*** Data for this exercise Section Begins ***

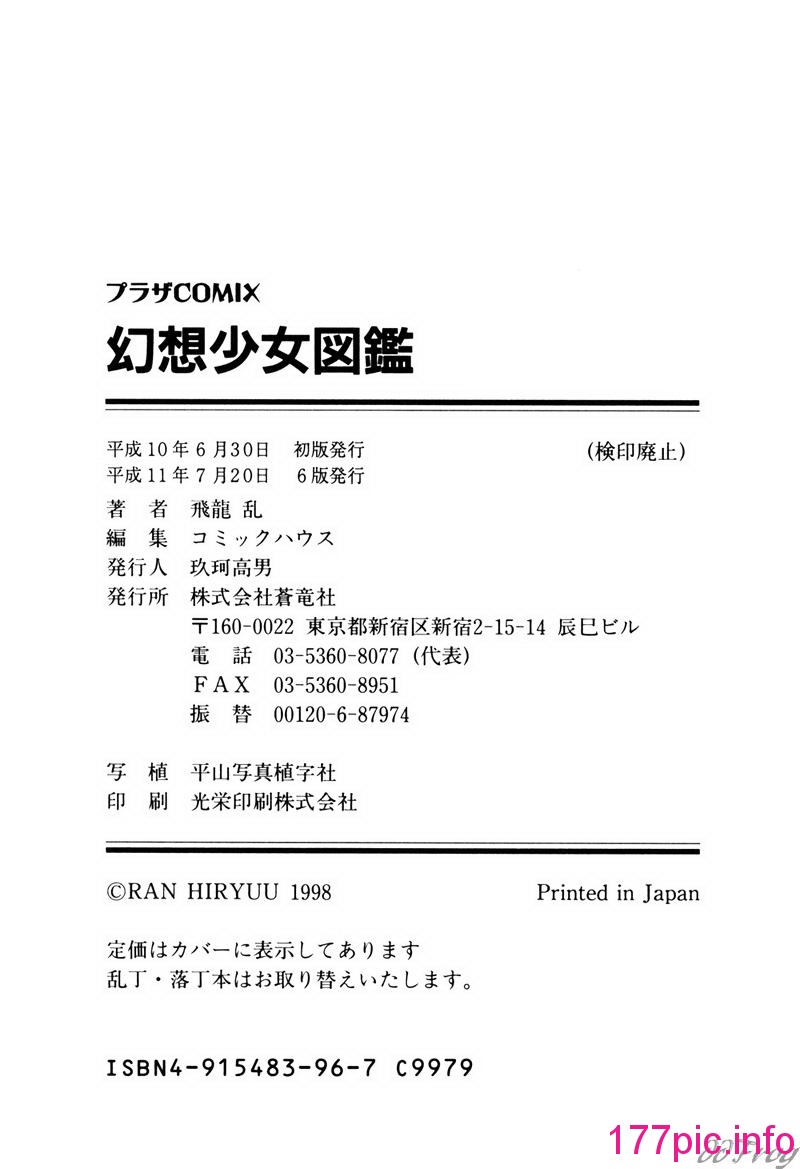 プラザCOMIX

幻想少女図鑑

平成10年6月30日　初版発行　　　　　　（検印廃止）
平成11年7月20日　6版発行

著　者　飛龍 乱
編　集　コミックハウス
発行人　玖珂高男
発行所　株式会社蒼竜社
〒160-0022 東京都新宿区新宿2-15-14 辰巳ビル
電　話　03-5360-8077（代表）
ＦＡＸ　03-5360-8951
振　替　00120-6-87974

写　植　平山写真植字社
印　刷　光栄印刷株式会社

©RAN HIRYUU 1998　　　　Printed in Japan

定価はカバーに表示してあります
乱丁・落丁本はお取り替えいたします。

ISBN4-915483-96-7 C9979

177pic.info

*** Data for this exercise Section Ends ***
*** Data for this exercise Section Begins ***

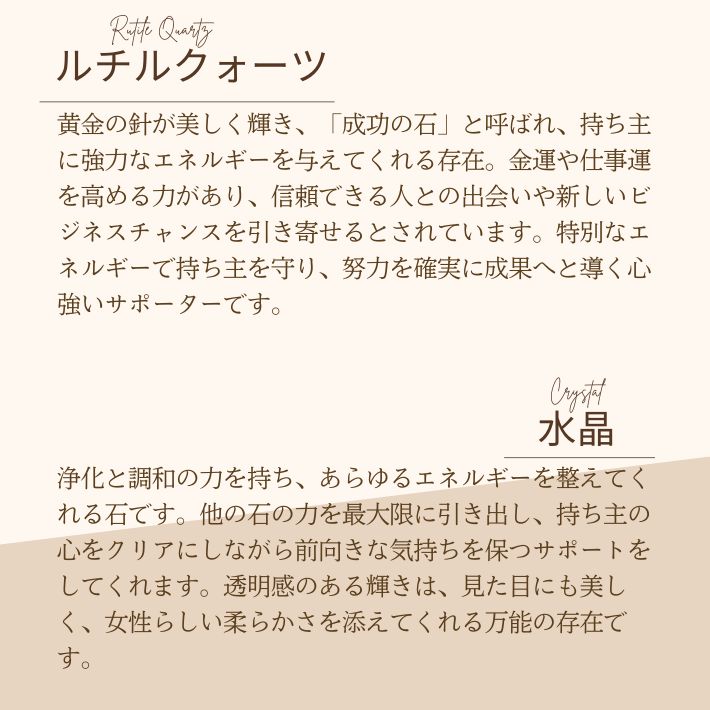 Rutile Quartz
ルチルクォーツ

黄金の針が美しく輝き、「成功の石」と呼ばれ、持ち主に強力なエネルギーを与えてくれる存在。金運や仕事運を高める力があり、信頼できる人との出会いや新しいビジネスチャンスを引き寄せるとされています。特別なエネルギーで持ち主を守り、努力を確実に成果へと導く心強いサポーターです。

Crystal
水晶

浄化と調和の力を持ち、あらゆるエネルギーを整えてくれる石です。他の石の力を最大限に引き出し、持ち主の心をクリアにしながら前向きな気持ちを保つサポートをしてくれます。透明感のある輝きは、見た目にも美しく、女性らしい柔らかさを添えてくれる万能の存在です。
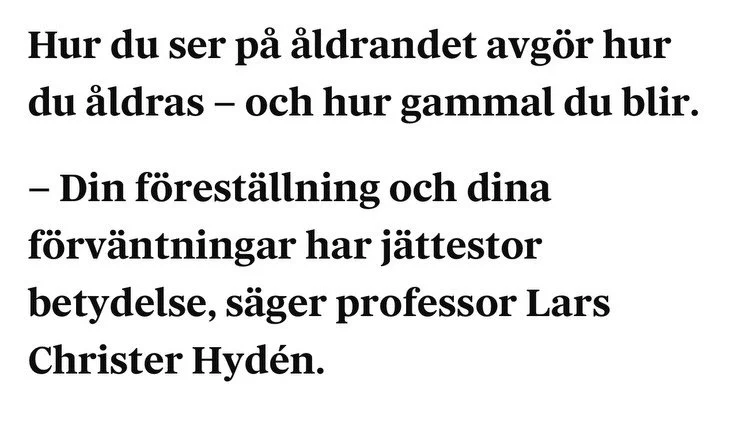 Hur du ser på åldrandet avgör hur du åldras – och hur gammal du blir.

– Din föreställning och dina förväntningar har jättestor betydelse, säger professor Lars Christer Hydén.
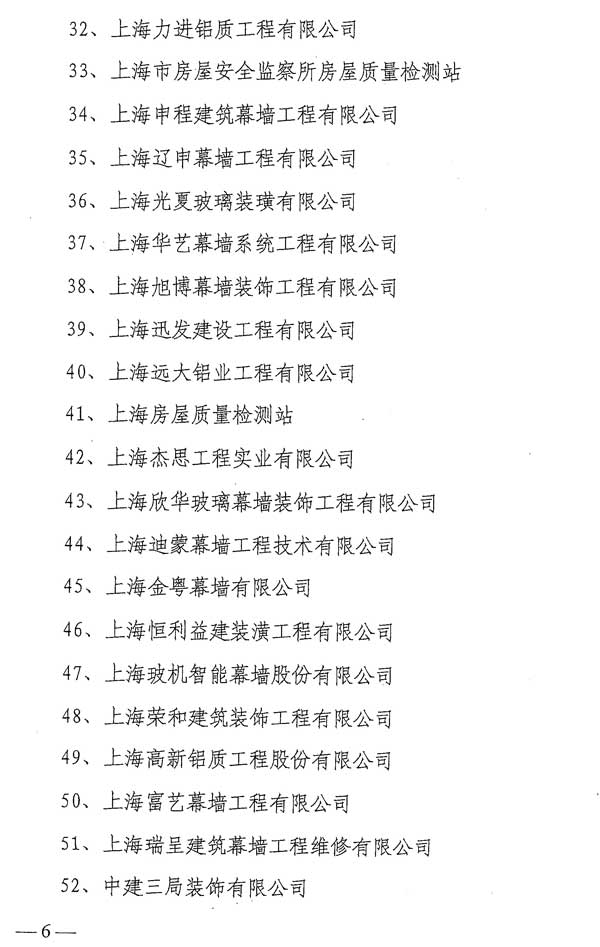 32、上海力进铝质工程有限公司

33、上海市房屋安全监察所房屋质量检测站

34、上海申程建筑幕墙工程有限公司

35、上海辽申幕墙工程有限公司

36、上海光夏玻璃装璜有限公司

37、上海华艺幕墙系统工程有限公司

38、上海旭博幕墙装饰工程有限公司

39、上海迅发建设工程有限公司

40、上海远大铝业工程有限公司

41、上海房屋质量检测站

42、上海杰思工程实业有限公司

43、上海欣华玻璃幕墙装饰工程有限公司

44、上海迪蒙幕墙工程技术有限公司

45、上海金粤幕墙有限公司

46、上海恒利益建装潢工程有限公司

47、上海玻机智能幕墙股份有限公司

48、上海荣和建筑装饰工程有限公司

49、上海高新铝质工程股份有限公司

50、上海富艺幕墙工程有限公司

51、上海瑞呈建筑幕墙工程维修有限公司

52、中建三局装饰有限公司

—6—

*** Data for this exercise Section Ends ***
*** Data for this exercise Section Begins ***

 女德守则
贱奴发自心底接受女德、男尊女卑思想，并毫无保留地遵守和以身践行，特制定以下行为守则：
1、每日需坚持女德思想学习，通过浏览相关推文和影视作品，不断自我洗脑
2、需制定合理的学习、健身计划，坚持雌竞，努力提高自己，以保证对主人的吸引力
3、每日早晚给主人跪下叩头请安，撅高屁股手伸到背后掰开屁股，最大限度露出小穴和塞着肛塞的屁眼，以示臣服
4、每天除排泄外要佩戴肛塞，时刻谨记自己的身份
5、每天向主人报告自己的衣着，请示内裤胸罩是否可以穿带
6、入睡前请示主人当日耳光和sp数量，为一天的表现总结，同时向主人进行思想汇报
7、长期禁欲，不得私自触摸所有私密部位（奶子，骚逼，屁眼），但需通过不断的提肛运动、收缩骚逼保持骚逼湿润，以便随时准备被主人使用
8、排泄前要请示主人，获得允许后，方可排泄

*** Data for this exercise Section Ends ***

Exercise requirements – One stretch of the lines above is wanted, from the line that contains "振　替　00120-6-87974" through the line that contains "177pic.info". Output it exactly.

Answer space –
振　替　00120-6-87974

写　植　平山写真植字社
印　刷　光栄印刷株式会社

©RAN HIRYUU 1998　　　　Printed in Japan

定価はカバーに表示してあります
乱丁・落丁本はお取り替えいたします。

ISBN4-915483-96-7 C9979

177pic.info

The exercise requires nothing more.